§ **Written task**
Return each line of the material below that contains the word "instances". Case counts.
## start Record excerpts
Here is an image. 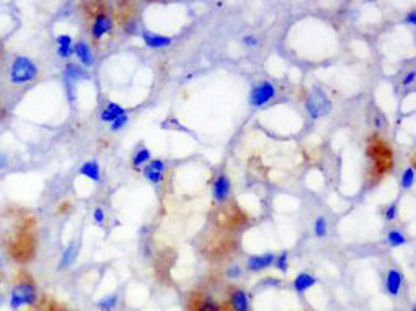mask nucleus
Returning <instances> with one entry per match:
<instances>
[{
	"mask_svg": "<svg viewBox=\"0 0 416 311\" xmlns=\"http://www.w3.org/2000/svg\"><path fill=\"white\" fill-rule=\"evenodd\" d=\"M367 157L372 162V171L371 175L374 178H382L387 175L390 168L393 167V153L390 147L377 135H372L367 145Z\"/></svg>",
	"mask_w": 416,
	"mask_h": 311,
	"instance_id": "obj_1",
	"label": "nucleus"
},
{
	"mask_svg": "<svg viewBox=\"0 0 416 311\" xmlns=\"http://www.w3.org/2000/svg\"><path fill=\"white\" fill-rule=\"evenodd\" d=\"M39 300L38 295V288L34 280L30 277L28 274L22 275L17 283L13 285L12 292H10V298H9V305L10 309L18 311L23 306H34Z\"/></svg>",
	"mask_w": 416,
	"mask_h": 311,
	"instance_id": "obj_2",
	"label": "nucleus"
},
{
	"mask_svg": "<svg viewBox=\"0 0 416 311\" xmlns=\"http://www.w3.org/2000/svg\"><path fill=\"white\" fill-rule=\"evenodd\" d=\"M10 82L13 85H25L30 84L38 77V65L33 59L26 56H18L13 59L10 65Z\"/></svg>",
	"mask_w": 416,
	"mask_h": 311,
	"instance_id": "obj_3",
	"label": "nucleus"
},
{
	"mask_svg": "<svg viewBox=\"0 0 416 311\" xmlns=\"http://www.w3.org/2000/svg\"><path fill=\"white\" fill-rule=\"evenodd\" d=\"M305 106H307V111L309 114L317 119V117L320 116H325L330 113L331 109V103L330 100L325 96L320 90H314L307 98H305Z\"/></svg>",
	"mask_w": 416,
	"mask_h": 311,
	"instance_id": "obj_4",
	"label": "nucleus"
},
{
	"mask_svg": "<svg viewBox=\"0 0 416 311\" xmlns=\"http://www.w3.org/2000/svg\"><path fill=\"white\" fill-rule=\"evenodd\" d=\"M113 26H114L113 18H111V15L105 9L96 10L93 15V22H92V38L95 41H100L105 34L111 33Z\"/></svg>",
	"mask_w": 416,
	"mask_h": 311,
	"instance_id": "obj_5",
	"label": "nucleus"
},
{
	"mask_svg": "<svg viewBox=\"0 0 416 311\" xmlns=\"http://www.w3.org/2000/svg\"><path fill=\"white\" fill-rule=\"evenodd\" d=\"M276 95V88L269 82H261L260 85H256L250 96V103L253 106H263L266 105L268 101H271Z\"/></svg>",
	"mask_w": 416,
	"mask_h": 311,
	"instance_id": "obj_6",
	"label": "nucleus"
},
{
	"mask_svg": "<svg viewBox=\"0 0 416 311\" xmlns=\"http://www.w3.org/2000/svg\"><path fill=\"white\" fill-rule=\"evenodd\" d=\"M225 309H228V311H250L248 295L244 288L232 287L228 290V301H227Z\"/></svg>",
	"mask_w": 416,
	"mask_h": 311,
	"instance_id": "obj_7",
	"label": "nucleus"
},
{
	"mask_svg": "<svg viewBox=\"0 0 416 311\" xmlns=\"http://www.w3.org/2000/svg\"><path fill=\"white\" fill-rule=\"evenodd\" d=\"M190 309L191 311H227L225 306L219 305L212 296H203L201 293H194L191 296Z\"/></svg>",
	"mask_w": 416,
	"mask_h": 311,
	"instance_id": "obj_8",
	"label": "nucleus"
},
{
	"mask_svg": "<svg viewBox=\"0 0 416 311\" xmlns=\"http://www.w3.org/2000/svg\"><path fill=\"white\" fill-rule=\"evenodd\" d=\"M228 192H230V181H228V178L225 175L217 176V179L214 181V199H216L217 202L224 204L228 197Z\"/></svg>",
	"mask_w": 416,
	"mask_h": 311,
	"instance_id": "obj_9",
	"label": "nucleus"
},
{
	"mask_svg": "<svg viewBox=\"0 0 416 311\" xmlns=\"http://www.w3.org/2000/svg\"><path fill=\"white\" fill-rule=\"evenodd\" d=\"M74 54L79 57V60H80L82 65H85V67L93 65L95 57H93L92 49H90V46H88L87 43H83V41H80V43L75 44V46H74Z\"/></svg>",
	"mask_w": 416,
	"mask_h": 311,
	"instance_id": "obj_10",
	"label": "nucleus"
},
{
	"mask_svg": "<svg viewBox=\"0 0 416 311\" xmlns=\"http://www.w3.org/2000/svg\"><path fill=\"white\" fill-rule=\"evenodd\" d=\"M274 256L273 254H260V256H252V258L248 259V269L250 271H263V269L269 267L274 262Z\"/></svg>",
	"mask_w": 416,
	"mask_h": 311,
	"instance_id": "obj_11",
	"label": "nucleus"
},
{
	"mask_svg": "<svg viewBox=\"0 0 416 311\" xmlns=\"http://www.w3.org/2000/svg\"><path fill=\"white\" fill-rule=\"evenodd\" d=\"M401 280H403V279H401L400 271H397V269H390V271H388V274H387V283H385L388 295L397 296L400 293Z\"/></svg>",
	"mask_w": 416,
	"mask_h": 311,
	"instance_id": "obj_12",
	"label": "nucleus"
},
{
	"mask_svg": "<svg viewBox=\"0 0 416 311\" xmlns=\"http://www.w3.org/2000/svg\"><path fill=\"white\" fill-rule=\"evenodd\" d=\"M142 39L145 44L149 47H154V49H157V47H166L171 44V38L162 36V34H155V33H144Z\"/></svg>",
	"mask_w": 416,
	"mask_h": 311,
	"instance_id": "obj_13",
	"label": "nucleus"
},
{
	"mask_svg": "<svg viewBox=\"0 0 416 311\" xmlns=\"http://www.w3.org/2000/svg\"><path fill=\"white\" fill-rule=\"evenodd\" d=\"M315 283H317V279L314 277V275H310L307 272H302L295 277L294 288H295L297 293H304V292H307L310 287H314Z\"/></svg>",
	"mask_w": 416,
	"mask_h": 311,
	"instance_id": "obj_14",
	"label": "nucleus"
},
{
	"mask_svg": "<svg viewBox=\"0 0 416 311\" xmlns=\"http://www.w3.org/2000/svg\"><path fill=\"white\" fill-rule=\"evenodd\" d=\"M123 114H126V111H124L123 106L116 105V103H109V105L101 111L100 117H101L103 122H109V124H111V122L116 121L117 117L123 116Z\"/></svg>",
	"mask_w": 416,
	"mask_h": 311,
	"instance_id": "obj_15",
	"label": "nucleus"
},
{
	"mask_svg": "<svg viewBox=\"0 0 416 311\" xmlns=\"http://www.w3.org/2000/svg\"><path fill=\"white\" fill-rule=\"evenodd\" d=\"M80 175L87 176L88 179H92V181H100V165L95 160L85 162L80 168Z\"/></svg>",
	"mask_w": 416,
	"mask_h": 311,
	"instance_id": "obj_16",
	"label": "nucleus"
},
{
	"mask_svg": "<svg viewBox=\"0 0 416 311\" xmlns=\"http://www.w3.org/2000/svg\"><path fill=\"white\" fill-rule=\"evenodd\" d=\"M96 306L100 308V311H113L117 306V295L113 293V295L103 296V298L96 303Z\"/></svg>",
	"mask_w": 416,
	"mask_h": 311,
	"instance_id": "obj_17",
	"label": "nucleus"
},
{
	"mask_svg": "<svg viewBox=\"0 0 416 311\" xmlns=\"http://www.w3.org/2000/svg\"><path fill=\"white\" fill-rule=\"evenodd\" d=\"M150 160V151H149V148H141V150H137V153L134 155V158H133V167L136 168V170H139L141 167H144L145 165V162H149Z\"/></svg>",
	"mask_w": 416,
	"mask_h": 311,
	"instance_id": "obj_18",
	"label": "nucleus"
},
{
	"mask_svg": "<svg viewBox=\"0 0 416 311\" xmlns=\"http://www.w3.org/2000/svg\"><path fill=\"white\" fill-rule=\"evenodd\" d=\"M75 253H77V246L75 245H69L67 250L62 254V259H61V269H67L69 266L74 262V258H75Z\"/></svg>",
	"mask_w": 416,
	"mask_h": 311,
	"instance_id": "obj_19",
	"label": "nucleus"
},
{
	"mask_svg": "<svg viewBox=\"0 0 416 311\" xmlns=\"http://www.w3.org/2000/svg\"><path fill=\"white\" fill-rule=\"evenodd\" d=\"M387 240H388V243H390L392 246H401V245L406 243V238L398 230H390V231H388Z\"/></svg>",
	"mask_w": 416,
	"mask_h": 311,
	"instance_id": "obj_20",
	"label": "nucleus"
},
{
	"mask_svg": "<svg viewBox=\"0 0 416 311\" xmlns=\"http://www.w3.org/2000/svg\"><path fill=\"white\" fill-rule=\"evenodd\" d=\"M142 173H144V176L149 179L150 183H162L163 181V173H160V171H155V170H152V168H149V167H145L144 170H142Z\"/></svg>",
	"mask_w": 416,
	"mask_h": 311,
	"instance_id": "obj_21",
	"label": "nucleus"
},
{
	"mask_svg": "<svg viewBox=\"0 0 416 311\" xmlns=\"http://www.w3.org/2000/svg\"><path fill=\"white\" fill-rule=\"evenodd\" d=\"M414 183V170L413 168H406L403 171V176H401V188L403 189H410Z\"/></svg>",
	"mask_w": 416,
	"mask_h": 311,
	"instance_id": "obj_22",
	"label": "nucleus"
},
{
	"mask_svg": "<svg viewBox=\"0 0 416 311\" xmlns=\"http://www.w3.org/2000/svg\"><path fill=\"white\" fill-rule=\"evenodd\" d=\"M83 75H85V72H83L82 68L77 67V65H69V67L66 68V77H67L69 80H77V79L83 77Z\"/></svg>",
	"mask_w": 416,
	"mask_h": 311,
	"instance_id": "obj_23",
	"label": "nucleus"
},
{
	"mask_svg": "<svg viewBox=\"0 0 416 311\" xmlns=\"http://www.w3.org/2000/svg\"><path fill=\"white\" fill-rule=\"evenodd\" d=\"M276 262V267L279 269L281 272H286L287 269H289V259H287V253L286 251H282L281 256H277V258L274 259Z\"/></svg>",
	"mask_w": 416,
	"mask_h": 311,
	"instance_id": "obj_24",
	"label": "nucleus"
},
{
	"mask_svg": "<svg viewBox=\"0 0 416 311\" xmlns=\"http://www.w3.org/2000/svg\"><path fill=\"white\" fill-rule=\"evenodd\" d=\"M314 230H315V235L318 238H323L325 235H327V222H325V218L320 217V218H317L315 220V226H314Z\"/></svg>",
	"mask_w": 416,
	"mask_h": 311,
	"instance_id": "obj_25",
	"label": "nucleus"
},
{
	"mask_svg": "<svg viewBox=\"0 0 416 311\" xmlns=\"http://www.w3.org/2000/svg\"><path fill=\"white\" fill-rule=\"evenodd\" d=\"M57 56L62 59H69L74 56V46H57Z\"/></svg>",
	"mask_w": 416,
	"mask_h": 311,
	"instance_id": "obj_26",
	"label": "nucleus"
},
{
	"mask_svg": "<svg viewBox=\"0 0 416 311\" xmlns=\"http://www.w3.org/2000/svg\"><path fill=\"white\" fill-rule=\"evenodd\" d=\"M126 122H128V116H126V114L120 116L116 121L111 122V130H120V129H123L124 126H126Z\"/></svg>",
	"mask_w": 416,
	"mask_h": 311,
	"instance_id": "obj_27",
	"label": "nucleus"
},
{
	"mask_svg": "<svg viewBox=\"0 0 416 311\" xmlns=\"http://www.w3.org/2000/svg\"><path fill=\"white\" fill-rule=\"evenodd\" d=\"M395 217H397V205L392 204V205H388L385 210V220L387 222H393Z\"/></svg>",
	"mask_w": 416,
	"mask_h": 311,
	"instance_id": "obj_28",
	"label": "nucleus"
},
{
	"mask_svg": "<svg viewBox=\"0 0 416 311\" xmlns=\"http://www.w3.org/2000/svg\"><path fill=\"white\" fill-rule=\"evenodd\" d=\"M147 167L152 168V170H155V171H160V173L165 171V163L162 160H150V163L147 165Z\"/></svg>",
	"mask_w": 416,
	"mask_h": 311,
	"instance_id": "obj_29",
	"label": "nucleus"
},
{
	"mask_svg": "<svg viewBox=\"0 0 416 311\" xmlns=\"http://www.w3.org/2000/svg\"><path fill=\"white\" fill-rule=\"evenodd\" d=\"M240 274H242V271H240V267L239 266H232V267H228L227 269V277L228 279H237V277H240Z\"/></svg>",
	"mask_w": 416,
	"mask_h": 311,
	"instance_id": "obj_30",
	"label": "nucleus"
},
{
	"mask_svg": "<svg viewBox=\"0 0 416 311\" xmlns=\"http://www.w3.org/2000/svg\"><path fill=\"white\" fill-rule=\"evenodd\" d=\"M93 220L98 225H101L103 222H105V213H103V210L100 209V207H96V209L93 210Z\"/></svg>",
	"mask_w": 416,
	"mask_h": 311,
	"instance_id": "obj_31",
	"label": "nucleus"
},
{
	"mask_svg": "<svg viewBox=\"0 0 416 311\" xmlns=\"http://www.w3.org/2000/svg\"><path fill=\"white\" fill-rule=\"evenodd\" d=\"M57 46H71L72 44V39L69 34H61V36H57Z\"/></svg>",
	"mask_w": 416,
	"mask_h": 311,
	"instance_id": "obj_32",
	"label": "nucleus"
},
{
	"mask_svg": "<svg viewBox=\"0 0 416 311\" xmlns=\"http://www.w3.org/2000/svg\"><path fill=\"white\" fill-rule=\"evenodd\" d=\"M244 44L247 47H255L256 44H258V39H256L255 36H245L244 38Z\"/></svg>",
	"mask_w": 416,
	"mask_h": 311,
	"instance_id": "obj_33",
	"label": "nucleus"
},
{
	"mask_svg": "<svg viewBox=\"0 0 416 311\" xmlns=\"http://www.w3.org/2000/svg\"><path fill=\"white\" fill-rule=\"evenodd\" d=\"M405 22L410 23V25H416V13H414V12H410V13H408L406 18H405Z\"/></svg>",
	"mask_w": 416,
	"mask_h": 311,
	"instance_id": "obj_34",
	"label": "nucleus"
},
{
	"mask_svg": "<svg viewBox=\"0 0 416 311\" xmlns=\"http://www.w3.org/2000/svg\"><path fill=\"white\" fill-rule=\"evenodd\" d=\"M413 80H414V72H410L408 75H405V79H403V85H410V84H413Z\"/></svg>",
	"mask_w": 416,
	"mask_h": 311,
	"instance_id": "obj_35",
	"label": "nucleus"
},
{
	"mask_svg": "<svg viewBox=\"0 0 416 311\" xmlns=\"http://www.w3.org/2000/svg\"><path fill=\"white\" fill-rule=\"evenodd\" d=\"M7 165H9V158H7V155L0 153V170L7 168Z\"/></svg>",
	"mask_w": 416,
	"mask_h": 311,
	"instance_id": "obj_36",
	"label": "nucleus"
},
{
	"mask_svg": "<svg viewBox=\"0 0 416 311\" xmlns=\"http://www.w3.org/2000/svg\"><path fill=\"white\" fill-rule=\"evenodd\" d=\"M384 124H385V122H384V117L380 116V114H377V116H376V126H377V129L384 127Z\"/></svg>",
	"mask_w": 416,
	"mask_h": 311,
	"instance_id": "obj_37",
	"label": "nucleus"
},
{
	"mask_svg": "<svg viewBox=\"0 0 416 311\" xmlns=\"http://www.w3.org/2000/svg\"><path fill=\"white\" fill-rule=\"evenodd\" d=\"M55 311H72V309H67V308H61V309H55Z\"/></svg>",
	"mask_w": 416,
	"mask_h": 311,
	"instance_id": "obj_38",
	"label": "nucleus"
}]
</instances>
## end Record excerpts
§ **Answer for this exercise**
Returning <instances> with one entry per match:
<instances>
</instances>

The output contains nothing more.